A TV ad for American teenage artist Billie Eilish’s debut album has been cleared by the ad watchdog despite complaints that it was distressing, with even the regulator admitting that “some of the scenes were unsettling”.
The singer and model, who has already appeared in a Calvin Klein TV spot, was promoting her new album When We All Fall Asleep, Where Do We Go? in the ad, which aired at just after 8pm.
It featured scenes from the video for her song entitled “Bury A Friend”, which were more akin to a horror movie trailer than an album release. They included Eilish with streams of black tears flowing down her face, her head being pulled back and forth by several gloved hands, and a person dressed in a gown standing in a darkened corridor and the lower part of a person’s legs swinging in the air as if they had been hanged.

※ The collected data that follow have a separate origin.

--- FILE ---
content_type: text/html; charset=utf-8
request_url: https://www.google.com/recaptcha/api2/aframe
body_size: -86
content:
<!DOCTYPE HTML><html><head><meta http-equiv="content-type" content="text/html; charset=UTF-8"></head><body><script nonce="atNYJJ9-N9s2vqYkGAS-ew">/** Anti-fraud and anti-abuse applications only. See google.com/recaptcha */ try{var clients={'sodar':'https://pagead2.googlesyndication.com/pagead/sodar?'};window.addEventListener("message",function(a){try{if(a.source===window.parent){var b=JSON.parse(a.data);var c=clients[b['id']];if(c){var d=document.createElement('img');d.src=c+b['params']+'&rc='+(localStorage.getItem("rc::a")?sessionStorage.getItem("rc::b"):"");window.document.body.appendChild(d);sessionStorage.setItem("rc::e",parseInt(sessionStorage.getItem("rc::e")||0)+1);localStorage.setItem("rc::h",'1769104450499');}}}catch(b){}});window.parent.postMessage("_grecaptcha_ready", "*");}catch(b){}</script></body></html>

One viewer challenged the Advertising Standards Authority to investigate whether the ad was scheduled appropriately on the grounds that it contained distressing scenes, including a hanging body.
Universal Music UK, Eilish’s label, acknowledged the complaint but did not comment. Ad clearance house Clearcast, meanwhile, conceded the ad was similar in tone and visuals to zombie programmes and video games and was worthy of a similar “ex-kids” scheduling restriction.
In its ruling, the ASA said: “We considered the tone of the ad was dark and eerie, and that some of the scenes were unsettling. However, the scenes were highly stylised and removed from reality, and we considered they would be understood as creative content from the album’s music videos.
“In that context, we considered the ad was unlikely to cause fear or distress to adults or older children. However, we considered the ad’s content was likely to distress younger children.”
The regulator noted that Clearcast’s restriction meant the ad should not be shown in or around programmes made for or specifically targeted at under-16s.
It added: “Although we understood Clearcast could alternatively have applied a stricter scheduling restriction, we had not seen any evidence that it had been broadcast during programming principally directed at, or of strong appeal to, young children.”
The ASA concluded that no further action was necessary.